Executive Director of Career Services Phyllis Mooney was featured in a U.S. News and World Report article about internship opportunities for international students.


Lubin Professor Edmund Mantell, PhD, was featured in a WalletHub article regarding the best credit cards for international travel in 2019.


“HBO wants to get as high a licensing fee as possible. It will not want the companies that license Game of Thrones to know what deals HBO is striking so that those companies seek to obtain a lower fee.”

—Lubin Professor Larry Chiagouris, PhD, quoted in an Associated Press release about the profit potential of Game of Thrones merchandise.


“I felt that we needed a mid-level music festival in NYC [that] was aimed at a sophisticated audience. There are lots of entertainment options [in] NYC, and this would be a very cool option for those who are not necessarily interested in camping out or committing to a road trip.”

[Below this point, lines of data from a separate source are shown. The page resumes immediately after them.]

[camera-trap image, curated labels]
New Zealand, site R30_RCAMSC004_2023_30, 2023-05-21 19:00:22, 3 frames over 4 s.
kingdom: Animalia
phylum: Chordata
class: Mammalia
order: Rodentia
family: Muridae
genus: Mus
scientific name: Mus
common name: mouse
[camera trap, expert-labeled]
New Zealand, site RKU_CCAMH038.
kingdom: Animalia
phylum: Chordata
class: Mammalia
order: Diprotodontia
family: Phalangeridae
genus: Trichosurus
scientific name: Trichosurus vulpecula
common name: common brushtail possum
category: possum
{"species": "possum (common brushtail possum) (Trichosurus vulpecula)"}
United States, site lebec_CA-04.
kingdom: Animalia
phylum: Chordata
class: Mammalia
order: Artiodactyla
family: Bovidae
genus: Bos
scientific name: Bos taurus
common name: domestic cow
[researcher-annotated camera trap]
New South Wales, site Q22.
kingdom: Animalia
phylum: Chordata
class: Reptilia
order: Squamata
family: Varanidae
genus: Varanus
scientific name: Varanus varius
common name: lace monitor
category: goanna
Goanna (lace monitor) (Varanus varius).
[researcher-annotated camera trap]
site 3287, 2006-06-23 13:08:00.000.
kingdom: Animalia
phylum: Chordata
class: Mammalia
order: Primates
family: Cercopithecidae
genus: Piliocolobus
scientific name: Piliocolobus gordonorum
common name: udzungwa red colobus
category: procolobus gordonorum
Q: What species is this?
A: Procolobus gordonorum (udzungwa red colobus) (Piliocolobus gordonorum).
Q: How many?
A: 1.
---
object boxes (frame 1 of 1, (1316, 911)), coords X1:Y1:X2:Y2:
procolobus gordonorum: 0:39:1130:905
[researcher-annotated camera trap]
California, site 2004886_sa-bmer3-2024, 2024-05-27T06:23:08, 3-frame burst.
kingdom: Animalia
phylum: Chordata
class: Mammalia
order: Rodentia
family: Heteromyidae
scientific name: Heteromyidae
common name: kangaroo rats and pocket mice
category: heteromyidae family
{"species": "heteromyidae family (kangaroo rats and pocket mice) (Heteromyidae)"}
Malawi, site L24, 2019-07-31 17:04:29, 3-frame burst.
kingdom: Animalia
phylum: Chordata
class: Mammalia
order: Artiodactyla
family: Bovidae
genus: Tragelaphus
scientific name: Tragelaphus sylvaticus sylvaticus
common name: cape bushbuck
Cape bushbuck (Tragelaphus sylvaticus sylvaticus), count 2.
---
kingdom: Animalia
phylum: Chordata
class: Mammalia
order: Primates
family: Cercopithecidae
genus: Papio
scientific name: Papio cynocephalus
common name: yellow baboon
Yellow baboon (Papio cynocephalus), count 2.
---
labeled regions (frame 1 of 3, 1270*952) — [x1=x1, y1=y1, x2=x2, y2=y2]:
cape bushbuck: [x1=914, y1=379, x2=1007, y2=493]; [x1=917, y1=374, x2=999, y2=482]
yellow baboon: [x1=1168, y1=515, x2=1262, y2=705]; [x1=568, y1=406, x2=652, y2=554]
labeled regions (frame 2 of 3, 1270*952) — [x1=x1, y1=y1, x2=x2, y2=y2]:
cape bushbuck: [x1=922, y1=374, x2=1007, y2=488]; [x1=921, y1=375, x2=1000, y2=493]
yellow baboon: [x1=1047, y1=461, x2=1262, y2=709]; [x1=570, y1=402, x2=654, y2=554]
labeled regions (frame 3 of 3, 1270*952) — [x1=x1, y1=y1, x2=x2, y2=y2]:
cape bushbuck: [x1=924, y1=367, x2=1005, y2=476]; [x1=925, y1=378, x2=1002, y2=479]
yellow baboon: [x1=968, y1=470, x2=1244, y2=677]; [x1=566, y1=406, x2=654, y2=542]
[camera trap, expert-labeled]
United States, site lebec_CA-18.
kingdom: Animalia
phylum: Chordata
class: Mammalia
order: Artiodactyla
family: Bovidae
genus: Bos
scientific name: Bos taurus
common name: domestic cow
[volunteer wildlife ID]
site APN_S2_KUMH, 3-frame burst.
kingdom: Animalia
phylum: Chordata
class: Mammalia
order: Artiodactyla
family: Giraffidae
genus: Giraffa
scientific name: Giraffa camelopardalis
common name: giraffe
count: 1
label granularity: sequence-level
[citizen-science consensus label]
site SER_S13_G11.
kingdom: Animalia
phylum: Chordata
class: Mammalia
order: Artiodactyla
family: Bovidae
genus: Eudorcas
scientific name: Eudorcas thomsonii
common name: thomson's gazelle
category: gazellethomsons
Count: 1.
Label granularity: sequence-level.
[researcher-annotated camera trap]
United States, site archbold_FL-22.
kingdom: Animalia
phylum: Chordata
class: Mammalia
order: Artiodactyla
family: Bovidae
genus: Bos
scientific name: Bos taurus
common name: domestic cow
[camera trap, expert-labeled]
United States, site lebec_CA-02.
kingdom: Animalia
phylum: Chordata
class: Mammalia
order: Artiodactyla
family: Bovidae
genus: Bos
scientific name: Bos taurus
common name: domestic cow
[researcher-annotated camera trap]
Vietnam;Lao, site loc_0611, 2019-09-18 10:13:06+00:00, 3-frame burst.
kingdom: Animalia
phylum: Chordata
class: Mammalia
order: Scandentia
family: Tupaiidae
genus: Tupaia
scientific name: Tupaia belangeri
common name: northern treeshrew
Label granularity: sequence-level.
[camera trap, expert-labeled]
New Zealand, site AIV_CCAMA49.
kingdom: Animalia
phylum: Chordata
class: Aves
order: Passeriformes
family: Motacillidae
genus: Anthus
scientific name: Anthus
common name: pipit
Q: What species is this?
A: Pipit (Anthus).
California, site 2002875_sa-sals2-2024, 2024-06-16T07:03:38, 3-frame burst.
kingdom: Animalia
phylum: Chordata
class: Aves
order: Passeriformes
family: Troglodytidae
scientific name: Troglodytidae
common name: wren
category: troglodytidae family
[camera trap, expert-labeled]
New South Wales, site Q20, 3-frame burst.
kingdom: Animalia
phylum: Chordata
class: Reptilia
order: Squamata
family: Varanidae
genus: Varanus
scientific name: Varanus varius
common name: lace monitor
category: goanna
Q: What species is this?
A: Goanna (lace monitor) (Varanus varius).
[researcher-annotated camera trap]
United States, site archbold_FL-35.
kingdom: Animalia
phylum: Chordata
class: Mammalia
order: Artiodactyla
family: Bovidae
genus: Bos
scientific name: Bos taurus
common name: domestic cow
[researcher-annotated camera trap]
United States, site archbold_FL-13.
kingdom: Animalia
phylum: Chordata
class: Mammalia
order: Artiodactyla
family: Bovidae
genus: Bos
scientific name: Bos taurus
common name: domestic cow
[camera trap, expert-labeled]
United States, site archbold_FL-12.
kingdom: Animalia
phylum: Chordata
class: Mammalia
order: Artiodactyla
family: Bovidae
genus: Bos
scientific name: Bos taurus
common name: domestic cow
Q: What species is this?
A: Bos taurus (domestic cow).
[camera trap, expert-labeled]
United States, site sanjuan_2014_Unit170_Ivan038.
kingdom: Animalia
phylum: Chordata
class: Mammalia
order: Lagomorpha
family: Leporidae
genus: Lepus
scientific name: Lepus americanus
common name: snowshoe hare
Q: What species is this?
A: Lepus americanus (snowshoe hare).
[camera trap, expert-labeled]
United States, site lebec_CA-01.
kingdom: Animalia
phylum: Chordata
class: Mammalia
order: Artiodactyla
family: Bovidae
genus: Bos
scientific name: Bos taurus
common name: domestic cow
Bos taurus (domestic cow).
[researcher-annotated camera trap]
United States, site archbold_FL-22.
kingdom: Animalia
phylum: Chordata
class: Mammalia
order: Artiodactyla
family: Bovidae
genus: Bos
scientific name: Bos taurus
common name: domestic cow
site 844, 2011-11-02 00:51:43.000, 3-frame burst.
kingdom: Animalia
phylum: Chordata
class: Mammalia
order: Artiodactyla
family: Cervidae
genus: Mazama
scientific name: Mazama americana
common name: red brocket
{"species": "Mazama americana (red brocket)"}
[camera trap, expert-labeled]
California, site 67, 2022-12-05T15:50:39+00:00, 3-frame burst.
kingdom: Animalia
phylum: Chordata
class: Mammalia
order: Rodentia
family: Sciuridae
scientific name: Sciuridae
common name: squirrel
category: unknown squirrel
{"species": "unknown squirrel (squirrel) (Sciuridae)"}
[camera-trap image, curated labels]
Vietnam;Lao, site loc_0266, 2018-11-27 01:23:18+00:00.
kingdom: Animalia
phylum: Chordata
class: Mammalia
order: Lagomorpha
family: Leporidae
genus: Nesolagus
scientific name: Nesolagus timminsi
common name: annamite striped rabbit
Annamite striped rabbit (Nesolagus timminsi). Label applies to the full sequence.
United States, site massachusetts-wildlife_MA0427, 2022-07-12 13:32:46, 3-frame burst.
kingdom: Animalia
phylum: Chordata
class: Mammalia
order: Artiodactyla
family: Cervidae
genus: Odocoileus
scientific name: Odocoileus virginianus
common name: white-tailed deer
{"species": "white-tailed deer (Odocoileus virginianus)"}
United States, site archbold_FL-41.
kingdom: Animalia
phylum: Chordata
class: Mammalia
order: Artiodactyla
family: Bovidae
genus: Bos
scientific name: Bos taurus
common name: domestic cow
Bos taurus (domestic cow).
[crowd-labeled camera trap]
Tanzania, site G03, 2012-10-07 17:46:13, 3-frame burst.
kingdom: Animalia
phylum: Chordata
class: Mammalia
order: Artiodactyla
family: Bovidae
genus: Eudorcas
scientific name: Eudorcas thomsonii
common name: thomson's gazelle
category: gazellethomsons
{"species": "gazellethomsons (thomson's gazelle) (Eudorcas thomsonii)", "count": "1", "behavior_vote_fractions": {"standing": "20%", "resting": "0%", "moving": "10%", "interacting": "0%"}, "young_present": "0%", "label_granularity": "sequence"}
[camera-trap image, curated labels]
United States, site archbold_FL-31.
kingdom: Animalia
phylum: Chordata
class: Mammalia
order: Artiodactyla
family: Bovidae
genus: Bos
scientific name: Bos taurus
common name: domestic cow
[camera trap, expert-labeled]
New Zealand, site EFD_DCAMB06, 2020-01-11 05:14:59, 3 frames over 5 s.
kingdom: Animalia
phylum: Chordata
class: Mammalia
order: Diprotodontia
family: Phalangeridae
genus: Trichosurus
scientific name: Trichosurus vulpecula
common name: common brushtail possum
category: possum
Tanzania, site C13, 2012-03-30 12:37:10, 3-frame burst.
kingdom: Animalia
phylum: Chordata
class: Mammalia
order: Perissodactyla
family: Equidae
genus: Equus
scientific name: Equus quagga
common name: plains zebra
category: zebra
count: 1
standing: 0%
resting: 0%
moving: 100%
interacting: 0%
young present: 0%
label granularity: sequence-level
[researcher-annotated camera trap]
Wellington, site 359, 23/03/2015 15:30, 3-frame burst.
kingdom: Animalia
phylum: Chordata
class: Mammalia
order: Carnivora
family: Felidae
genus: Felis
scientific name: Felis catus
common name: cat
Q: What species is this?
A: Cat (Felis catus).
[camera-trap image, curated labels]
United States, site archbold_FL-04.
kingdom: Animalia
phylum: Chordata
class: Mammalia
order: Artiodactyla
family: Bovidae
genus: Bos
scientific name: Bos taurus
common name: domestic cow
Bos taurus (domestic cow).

Executive Director of the Schimmel Center Martin Kagan, featured in a Q&A interview in Hollywood Soapbox about the Crossing Bridges Music Festival.


“There was no evidence, direct evidence that she did it. There was a lot of evidence that sort of separated her from the killing. It was a very close case.”

—Elisabeth Haub School of Law Professor Bennett Gershman, JD, on WCBS 880 commenting on the news that the woman who inspired the movie Fatal Attraction has been granted parole.


“It makes sense why these studies seemingly contradict each other, but they’re really comparing apples to oranges.”

—Counseling Center Director Richard Shadick, PhD, quoted in a Vice article titled “Is '13 Reasons Why' Really as Dangerous as People Say? It's Complicated.


Dyson Assistant Professor Thalia Goldstein, PhD, was featured in a Daily Targum article about the role of spoilers shaping pop culture experiences.


“For teenagers, this is great because it would no longer highlight levels of popularity of themselves against other kids.”